J: Well, they--well, yeah, yeah.  It's just sometimes though.  These guys are cool because like, some other python species, they don't just lay their eggs and leave.  Most snakes do that.  So these guys will actually curl up on their clutch of eggs and sit there until they hatch, which is about two months.

H: And not eat, not leave?

J: Nope.

H: Just stay there the whole time?

J: Just stay there.  And they think the main reason they do that is to prevent moisture loss and so that they can be a nice heavyweight and produce a heavy offspring, but they can also, which I think is super cool, they are ectothermic, so they can actually heat up their clutch of eggs if it starts to be too cold up to seven degrees Fahrenheit, so they will shiver and then raise the temperature to make sure they don't get too cold.  I think that's awesome. 

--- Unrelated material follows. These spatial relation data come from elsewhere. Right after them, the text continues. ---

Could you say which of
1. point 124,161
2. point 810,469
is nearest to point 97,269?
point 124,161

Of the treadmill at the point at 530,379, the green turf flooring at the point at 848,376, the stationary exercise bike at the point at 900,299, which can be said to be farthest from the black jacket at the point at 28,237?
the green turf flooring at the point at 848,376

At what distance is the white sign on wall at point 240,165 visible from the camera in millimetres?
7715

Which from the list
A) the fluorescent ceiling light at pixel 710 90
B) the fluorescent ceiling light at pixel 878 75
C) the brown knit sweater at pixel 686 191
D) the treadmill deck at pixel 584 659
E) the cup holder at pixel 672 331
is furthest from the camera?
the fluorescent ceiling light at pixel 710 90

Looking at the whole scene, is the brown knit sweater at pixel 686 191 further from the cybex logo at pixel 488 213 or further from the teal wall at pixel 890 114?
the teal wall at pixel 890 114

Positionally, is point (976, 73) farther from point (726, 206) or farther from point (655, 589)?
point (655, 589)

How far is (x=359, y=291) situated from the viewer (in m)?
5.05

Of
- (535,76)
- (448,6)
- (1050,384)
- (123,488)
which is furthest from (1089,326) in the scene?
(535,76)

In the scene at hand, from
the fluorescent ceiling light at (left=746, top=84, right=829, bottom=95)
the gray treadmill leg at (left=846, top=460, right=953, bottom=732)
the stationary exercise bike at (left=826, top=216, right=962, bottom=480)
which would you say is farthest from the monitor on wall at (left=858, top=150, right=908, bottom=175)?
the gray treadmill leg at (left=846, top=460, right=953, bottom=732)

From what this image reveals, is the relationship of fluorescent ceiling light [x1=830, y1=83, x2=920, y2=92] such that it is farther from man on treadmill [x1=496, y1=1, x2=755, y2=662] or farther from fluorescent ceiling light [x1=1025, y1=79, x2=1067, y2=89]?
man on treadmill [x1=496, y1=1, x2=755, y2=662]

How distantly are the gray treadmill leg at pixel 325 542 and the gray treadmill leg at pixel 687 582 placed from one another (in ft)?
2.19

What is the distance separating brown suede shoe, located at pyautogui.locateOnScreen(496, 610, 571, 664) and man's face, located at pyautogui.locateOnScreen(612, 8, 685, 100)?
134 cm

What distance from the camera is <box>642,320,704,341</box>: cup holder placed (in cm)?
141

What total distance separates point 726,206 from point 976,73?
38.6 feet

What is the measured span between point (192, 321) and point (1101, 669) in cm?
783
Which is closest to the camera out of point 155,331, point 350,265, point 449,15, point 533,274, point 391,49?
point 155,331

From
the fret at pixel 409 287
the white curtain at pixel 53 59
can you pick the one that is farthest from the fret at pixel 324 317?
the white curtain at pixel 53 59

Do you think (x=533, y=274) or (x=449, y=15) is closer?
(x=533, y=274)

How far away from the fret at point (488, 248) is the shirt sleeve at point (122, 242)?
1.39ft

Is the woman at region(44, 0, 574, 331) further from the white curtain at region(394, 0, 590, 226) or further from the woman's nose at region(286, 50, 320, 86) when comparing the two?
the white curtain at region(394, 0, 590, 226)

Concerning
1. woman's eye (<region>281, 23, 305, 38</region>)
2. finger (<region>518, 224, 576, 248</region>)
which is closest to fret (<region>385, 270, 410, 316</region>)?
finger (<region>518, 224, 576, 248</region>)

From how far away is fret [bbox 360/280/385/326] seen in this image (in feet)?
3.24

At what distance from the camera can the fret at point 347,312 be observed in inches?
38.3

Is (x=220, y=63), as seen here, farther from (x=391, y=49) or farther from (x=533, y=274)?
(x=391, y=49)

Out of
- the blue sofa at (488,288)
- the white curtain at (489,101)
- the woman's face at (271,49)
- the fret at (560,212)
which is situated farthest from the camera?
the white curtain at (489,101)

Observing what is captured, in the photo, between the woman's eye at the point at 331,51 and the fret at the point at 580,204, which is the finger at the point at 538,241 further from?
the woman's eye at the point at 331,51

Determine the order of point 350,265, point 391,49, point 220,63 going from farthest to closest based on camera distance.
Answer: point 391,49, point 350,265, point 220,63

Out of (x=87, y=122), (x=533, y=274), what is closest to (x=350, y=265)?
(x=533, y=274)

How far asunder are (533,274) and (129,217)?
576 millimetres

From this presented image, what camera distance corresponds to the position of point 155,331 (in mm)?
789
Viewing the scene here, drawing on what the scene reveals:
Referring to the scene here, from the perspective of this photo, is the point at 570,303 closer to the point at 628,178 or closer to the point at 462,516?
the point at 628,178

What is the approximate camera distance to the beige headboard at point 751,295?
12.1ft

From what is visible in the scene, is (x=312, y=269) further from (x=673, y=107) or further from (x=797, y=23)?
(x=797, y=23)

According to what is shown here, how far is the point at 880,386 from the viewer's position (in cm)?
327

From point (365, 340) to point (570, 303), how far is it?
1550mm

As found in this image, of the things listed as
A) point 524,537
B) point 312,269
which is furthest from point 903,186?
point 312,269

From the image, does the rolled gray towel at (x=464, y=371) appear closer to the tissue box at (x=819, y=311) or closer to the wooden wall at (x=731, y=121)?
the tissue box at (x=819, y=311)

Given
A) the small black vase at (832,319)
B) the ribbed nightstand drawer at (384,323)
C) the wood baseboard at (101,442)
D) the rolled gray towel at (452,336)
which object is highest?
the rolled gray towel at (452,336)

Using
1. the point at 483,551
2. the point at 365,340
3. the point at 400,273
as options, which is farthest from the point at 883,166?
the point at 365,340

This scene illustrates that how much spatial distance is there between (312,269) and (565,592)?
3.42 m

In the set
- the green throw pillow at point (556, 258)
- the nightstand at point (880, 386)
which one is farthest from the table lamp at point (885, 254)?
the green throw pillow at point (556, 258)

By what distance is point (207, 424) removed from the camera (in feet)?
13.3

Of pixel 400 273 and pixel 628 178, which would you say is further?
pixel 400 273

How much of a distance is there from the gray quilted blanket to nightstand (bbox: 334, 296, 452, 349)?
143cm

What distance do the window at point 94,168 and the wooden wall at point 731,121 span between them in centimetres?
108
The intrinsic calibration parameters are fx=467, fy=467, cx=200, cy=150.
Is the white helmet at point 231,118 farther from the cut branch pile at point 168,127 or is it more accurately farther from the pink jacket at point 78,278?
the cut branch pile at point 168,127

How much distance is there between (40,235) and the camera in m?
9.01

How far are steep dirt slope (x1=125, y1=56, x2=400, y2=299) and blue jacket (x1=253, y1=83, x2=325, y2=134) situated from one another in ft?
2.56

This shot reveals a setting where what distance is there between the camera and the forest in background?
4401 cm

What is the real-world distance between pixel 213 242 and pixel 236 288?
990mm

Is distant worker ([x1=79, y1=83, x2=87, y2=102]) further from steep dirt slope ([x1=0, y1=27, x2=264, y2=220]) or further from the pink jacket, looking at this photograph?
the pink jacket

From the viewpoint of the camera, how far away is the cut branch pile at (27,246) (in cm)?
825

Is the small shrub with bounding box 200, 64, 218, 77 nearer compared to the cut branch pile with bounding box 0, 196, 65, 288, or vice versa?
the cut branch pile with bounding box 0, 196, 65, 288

H: Yeah, this whole differentiation between warm-blooded and cold-blooded, it's all--there's always exceptions.

J: Yes.  Yes.  Always.

H: Always a fuzzy line.

J: Do you want to try and hold her?

R: Sure.  

H: It's always a little surprising how cold a snake is in temperature, for me.

R: Wow.  Cool.  She's beautiful.  

J: I like how they are so different on the bottom as opposed to the top.  They have these little tiny scales on the bottom and then these big scales on the--I'm sorry, little scales on the top and big scales on the bottom (?~17:36)

R: It's interesting to feel the muscle move, like, in your hand, like.  Now, how--what is the muscular system like for a snake?

J: So, I mean, the whole--they have just the same (?~17:47) two really long (?~17:49) that go down the sides of their spine there, but the way that they move is they move against themselves and so they're push--she's propelling from back here, propelling herself forward and then she'll see, see, she's kind of kinked around my finger here.

 (18:00) to (19:51)


So she's going to then use this muscle to pull the rest of her body forward.

R: Oh wow, cool.

H: I've heard that the muscles of snakes are more like the muscles of fish.  Not like, physiologically--well, physiologically, not like biochemically or anything, but because they are, you know, it's all about this motion--

J: Yes.

H: And so it's muscles pulling on muscles.

J: Yes.

H: Rather than most of our muscles pull on bones.

J: Yes, yes.  Yup.  It's muscle against muscle work for them, and that's how they're--yeah.  And then, they also, it's not just muscles helping them move.  It's also their scales.  So if you run your finger this way, it's very smooth, so she'd be going forward,  but if you went this way, you could actually catch a scale.  It's uncomfortable for her so I don't want to do it, but you can actually catch a scale because they're all facing this direction so if she's trying to go up a  tree or she's trying to go up a rocky area, those scales will actually prevent her from slipping backwards and so she can continue to use her muscles and your scales.  Good girl.

H: Easy enough.  Well, we're very lucky to have you in town and also Puzzle in town.  That's very cool.  If you wanna see more of what Jessi does, you can check out her--she has a YouTube channel where she talks about all of the animals that she works with.  You've got over 80 animals at Animal Wonders.  You can find that at YouTube.com/AnimalWondersMontana and thank you so much for joining us.

J: Thank you for having us.  It's always so fun.